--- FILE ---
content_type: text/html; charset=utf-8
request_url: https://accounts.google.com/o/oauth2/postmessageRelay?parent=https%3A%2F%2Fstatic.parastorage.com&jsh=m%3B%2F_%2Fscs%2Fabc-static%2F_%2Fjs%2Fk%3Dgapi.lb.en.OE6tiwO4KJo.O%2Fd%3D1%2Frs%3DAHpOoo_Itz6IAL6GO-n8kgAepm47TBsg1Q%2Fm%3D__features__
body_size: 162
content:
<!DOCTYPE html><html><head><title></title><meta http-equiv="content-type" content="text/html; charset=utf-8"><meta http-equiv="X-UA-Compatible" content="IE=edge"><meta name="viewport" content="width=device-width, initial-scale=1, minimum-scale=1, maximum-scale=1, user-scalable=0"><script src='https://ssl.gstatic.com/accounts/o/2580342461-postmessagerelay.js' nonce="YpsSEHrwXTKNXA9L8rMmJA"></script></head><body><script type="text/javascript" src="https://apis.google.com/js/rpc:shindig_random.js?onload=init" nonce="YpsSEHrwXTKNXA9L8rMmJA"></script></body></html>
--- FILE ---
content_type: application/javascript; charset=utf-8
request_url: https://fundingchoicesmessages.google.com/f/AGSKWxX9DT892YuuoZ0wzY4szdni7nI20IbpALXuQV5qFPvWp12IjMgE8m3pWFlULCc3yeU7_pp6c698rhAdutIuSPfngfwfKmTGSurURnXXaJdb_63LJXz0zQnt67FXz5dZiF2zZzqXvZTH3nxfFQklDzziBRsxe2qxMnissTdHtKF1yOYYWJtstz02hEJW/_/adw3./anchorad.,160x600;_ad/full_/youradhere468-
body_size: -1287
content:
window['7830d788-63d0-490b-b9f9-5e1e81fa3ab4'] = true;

§ Assigned task
Output exactly the lines from the one containing "body_size: -1287" through the last line of the records, both included. Output nothing else.

§ Answer space
body_size: -1287
content:
window['7830d788-63d0-490b-b9f9-5e1e81fa3ab4'] = true;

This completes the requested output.